§ PASSAGE FOR REVIEW
++++++++++
Saturday, March 5, 2011

R.E.M. IS BACK AND THIS TIME THEY'RE AFTER YOUR BALLS!

  I'm dating myself by admitting this, but I can remember coming home, in 1988, from high school and waiting for MTV to play 'Orange Crush', the first single off R.E.M.'s landmark 'Green' album. 'Automatic For The People' was the soundtrack of my solitary year at Olivet College. And 'Monster', that orange covered disaster, still yielded the singles necessary for me to navigate the end of my tenure at Western Michigan University. Particularly, 'Bang and Blame'.
  Has any other band blown as far off course as R.E.M.? Beginning with 1996's New Adventures in Hi-Fi and complicated with Bill Berry's departure, REM has repeatedly and miserably failed to capture the guitar driven appeal of their middle eighties, early nineties catalog. Although unlikely gems such as 'All The Way To Reno' off 2001's curiously cohesive, yet nearly unlistenable, 'Reveal' album, have occasionally bubbled to the surface, R.E.M.'s output from the 'Hi-Fi' forward has been 75% awful. Mindless babble issued by three men who feel like they should continue making records, because . . . otherwise one of them has to venture into the kitchen and actually wash the goddamn dishes. And that reason, frankly, has not been good enough to justify a one mediocre, uninspired effort after the other.
++++++++++
§ RECORDED DATA

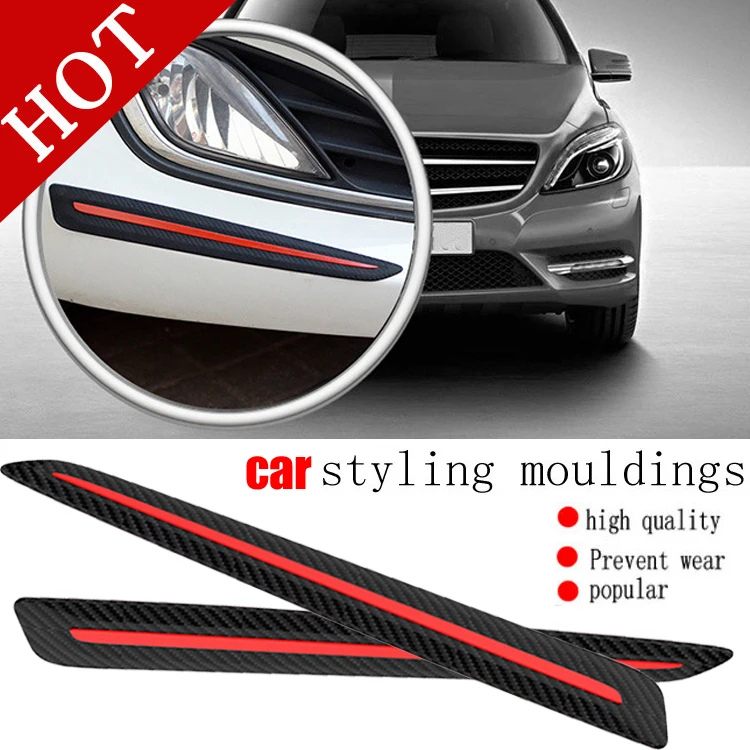 

Auto Car Bumper Anti-collision Guard Protector Buffer Trim Molding Protection Strip Scratch bump Crash Bar Styling Moulding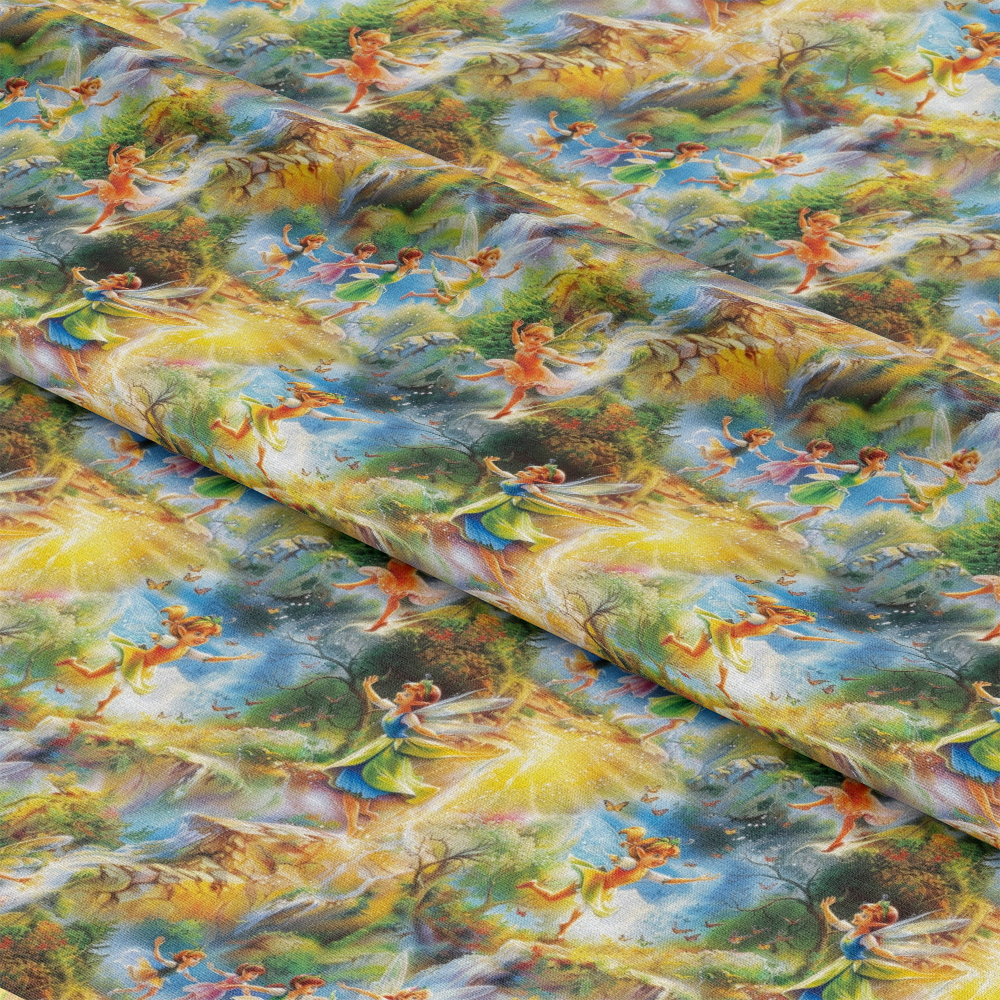 Fairies in the Forest Pattern 11 Quilting Cotton Fabric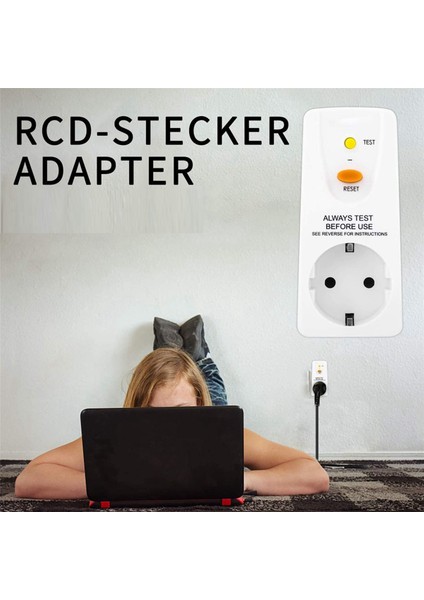 2x 16A Gfcı Sızıntı Koruma Fişi Rcd Soket Devre Kesici Kesme Anahtarı Güvenlik Kişisel Koruma Fişi Ab Fişi (Yurt Dışından) fiyatları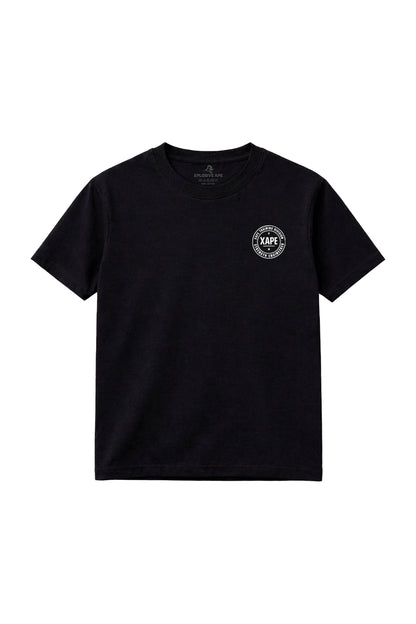 XAPE Classic Badge Logo Tee - Black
++++++++++
§ AIM OF THE EXERCISE
Write the next part of the R.E.M. blog post above, starting right after its final sentence.

§ WRITTEN ANSWER
  That all changes with 'Collapse Into Now', REM's fifteenth album. This R.E.M. will remind you of the Obama administration if the President actually grabbed a chainsaw and stormed Congress while shouting 'The HELL if we're going to take this shit anymore!' I hesitate to overuse the phrase 'return to form', but it's startlingly appropriate. Instead of trying to write an album of songs faithful to one particular muse, 'Collapse' acts as a sort of relationship time machine returning us to the bygone eras of 1987 and 1991. On songs like 'Mine Smell Like Honey' there are faint flourishes of the I.R.S. Label punkish/new wave R.E.M., before Warner Brothers and history-making record contracts, who hailed from a dream town known as mandolin, Georgia. Yet, with the same stubborn authenticity, they turn and rattle off machine gun, punk influenced, tracks like 'It's The End of the world as we know it'. Yes, the band who attempted to relate the suffering of the human experience with the1993, 'everyone out of your cars, because we are all going to walk the horrible highway of life together', anthem 'Everybody Hurts'. The pop radio allure of Losing My Religion, before it became the most overplayed radio track of 1991.  All of the bright spots, but with a guitar heavy kick that speaks volumes.
Collapse's triumph is that, after all these years, REM has succeeded in forging an album that reminds us, in bits and pieces, of their finest moments.
  The first chords of Discoverer indicate, the band was determined to come out swinging. Against disappointed critics, turncoat fans, and father time. The track hesitates for the briefest instance before Stipe howls 'Discovererrrrr'. Suddenly it's November, 1988, and you're back at that frat party, where you heard 'Turn You Inside Out' for the first time. 'It Happened Today', is the first great success on the album, with a chorus that will remind you of sitting in the fourth row when the 'Monster Tour' came to the Palace of Auburn Hills. It ends with Stipe singing along with a simple ahhhhhhhhh ahh ahh chorus, but that chorus is full of bittersweet nineties memories.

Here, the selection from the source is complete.